Vários dias em Lisboa com reuniões de manhã à noite. Num dos almoços de trabalho (em mesa redonda) o parceiro do lado, sabendo, vá-se lá saber como (eu só falo de bicicletas e montanhas uma vez ou duas por hora), que eu gostava de pedalar pelas serranias, pediu-me sugestões sobre calções para ciclismo. Ele também pedalava. Quando demos conta os outros à mesa (que discutiam assuntos muito técnicos, profissionais e importantes relacionados com as reuniões ) olhavam-nos de soslaio; é que estávamos a discutir programas de máquina de lavar roupa para usar com equipamento de BTT (programa para roupa suave, claro) e detergentes (os de sedas e lãs, obviamente) e temperatura a 30 graus C no máximo e centrifugar a não mais que 100 rpm. Coisas elementares e úteis.
Às tantas, perguntou-me: e como é pedalar lá pela serra?
No hotel, à noite, comecei a dar-lhe uma resposta.
Então, cá vai um "flavour".
Floresta acima por um belo caminho:
Uma vez lá em cima, no planalto aos 950 m, as vistas para Sul, por sobre o vale da ribeira de Alge, encontram-se pelo túnel que a copa das árvores faz na zona da Catraia da Ti Jaquina. É um deslumbramento, ir por ali fora, no túnel escuro e, às tantas, os horizontes abrem. As lonjuras ali à nossa frente. É uma transição belíssima. Tantas vezes ali passei e como que reprogramo o meu cérebro para a surpresa. Vou por ali, sei o que vai acontecer mas, ao mesmo tempo, estou preparado para me surpreender como se fosse a primeira vez. Na minha cabeça como que há uma parte do cérebro que prepara a surpresa para uma outra parte. Não queria especular, afirmando que há duas mentes na minha cabeça (ou mais, e, às vezes, como que uma assistindo na plateia ao que se passa no palco da outra - e quase que aposto que isto se passa com muitas pessoas).
Pela EN236 neblínica. Gosto destes dias. A realidade à nossa volta é menos previsível. Por regra, pedalo serra acima com os sentidos ao rubro. Sobretudo se pedalar por caminhos. Os encontros imediatos do terceiro grau com veados e javalis ocorrem com mais frequência e a distâncias em que quase sentimos o bafo quente que exalam.
-*-
● ORDEM DE TRABALHO 1
Pode reescrever de forma mais breve o parágrafo do texto sobre pedalar na serra que começa por «Vários dias em Lisboa», mantendo os factos principais?
● ORDEM DE TRABALHO 2
Que nomes próprios de lugares e estradas aparecem no texto sobre pedalar na serra?
O material não tem qualquer papel no que aqui se pede.

● DADOS
-*-
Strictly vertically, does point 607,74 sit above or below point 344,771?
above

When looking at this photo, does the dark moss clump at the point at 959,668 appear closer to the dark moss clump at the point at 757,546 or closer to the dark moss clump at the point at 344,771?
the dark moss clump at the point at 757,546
-*-
● RESPOSTA À TAREFA 1
Durante vários dias de reuniões em Lisboa, num almoço de trabalho, o parceiro do lado, que também pedalava, pediu-me sugestões sobre calções de ciclismo. Acabámos a discutir como lavar o equipamento de BTT, perante os olhares de soslaio dos outros à mesa: programa para roupa suave, detergente para sedas e lãs, no máximo 30 °C e centrifugação até 100 rpm.

● RESPOSTA À TAREFA 2
- Lisboa
- ribeira de Alge
- Catraia da Ti Jaquina
- EN236